> WHAT TO DO: The required output is the line containing "Visually, does left=70, top=299, right=332, bottom=333: grass" through the final line of the material below, printed exactly, with no other lines.

# TASK MATERIAL start

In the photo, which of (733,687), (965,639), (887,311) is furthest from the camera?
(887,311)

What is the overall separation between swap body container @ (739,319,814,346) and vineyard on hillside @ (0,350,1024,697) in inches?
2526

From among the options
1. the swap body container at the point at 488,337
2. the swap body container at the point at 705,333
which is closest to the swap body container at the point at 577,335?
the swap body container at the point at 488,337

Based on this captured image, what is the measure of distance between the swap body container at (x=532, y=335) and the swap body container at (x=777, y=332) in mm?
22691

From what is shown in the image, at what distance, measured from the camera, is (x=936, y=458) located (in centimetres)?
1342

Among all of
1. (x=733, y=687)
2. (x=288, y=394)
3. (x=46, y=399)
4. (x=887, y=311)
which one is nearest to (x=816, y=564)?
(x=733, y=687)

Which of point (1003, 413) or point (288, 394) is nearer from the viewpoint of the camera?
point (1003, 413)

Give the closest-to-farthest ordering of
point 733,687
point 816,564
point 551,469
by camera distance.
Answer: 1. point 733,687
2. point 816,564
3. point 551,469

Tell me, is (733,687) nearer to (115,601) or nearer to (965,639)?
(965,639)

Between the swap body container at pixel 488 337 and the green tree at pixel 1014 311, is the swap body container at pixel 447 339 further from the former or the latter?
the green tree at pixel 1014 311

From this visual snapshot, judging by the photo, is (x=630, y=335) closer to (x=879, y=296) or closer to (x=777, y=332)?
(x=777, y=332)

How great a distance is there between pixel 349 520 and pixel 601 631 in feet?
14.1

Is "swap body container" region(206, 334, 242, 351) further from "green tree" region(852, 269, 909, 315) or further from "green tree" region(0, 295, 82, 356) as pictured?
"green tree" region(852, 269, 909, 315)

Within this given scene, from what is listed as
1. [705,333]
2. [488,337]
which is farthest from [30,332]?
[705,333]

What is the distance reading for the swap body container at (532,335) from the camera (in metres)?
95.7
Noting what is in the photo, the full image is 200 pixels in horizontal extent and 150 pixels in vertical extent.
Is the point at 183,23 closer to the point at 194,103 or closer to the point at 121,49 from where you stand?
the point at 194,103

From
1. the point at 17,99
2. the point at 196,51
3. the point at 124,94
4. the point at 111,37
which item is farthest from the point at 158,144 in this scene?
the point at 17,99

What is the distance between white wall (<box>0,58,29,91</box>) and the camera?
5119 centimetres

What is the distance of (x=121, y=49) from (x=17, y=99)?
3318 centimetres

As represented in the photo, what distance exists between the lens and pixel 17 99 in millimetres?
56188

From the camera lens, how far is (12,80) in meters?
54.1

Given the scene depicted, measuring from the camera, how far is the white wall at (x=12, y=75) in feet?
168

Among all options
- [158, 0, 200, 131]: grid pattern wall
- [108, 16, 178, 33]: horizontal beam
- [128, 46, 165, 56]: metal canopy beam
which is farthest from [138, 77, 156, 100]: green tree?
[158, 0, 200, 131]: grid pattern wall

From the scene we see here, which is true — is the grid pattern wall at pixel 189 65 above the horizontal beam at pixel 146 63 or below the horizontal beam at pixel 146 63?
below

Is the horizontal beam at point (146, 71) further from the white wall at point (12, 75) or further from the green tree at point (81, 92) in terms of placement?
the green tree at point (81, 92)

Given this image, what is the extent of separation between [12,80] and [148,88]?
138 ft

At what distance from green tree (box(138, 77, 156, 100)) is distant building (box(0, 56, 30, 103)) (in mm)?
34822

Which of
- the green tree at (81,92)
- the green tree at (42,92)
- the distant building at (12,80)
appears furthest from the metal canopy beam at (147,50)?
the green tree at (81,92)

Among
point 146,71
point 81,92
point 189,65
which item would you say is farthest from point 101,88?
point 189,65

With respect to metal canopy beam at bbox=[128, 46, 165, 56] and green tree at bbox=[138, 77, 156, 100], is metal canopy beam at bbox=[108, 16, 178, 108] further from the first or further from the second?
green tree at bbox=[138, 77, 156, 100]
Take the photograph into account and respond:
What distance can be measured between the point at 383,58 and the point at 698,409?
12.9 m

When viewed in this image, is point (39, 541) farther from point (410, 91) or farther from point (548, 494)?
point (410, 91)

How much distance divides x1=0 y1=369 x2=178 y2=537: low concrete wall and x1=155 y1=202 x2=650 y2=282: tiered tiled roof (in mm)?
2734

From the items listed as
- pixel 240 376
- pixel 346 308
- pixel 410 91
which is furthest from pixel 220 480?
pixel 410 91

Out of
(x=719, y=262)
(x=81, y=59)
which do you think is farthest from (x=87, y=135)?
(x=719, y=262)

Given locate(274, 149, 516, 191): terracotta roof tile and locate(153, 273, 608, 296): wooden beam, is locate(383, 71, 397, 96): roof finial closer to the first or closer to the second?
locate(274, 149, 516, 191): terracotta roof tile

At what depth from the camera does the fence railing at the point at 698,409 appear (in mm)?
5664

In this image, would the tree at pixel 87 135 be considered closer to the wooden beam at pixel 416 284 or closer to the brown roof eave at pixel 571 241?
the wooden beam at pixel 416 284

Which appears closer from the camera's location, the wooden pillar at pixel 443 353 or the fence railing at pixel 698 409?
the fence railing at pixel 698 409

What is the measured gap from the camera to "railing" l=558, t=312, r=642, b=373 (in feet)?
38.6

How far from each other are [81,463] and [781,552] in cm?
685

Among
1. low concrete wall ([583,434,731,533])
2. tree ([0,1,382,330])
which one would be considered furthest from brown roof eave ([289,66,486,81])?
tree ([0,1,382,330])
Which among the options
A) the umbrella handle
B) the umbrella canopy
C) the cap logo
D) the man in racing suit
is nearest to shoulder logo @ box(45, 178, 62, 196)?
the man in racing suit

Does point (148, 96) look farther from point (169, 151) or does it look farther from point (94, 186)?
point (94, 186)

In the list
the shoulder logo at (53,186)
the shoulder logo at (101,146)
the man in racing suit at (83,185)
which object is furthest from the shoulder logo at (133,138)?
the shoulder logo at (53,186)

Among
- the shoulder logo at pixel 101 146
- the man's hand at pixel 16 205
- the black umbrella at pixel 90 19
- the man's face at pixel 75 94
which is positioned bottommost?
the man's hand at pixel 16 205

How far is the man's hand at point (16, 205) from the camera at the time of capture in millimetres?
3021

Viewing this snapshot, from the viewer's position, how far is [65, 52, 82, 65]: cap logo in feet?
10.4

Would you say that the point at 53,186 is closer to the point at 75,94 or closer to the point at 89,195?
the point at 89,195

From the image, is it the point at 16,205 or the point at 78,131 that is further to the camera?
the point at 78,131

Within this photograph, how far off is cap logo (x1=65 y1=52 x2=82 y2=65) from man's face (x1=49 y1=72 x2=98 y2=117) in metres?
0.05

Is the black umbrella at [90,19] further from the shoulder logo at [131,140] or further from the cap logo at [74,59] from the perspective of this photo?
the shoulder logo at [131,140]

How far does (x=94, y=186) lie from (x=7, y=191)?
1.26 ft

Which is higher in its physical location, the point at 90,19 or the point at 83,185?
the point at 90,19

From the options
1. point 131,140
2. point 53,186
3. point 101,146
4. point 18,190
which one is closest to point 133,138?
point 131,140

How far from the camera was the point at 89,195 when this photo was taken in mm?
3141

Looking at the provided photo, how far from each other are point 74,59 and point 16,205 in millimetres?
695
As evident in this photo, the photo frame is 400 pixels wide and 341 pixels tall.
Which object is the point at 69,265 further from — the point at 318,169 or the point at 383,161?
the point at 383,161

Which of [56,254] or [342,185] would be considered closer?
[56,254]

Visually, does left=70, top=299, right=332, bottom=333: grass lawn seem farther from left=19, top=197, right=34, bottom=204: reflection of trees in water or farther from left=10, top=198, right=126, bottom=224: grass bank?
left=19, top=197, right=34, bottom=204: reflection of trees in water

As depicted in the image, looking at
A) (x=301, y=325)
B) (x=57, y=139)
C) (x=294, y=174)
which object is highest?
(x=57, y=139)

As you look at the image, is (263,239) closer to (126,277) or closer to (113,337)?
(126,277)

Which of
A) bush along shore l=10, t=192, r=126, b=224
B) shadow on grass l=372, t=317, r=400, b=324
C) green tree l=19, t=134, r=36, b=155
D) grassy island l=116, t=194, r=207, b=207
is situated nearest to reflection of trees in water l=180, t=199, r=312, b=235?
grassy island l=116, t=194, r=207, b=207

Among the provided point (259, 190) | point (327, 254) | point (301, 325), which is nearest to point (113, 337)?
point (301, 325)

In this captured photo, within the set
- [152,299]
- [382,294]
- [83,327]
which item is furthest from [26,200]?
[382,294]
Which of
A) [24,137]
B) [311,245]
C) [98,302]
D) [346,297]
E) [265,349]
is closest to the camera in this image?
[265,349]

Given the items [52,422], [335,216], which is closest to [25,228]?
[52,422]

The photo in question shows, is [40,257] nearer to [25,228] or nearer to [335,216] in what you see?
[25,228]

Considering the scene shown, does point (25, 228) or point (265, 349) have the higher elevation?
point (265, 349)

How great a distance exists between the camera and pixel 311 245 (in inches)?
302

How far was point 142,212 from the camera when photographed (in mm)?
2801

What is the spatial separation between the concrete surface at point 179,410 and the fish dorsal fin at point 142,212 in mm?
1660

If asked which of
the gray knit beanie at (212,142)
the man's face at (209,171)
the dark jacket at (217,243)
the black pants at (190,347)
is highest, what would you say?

# TASK MATERIAL end

> THE ANSWER:
Visually, does left=70, top=299, right=332, bottom=333: grass lawn seem farther from left=19, top=197, right=34, bottom=204: reflection of trees in water or farther from left=10, top=198, right=126, bottom=224: grass bank?
left=19, top=197, right=34, bottom=204: reflection of trees in water

As depicted in the image, looking at
A) (x=301, y=325)
B) (x=57, y=139)
C) (x=294, y=174)
which object is highest?
(x=57, y=139)

As you look at the image, is (263,239) closer to (126,277) or closer to (113,337)?
(126,277)

Which of
A) bush along shore l=10, t=192, r=126, b=224
B) shadow on grass l=372, t=317, r=400, b=324
C) green tree l=19, t=134, r=36, b=155
D) grassy island l=116, t=194, r=207, b=207
is situated nearest to reflection of trees in water l=180, t=199, r=312, b=235?
grassy island l=116, t=194, r=207, b=207

Among the provided point (259, 190) | point (327, 254) | point (301, 325), which is nearest to point (113, 337)?
point (301, 325)

In this captured photo, within the set
- [152,299]
- [382,294]
- [83,327]
which item is furthest from [26,200]?
[382,294]
Which of
A) [24,137]
B) [311,245]
C) [98,302]
D) [346,297]
E) [265,349]
is closest to the camera in this image?
[265,349]

Given the items [52,422], [335,216], which is closest to [25,228]?
[52,422]

The photo in question shows, is [40,257] nearer to [25,228] or nearer to [335,216] in what you see?
[25,228]

Considering the scene shown, does point (25, 228) or point (265, 349) have the higher elevation?
point (265, 349)

How great a distance exists between the camera and pixel 311 245 (in inches)?
302

How far was point 142,212 from the camera when photographed (in mm)?
2801

What is the spatial separation between the concrete surface at point 179,410 and the fish dorsal fin at point 142,212 in mm?
1660

If asked which of
the gray knit beanie at (212,142)
the man's face at (209,171)
the dark jacket at (217,243)
the black pants at (190,347)
is highest, what would you say?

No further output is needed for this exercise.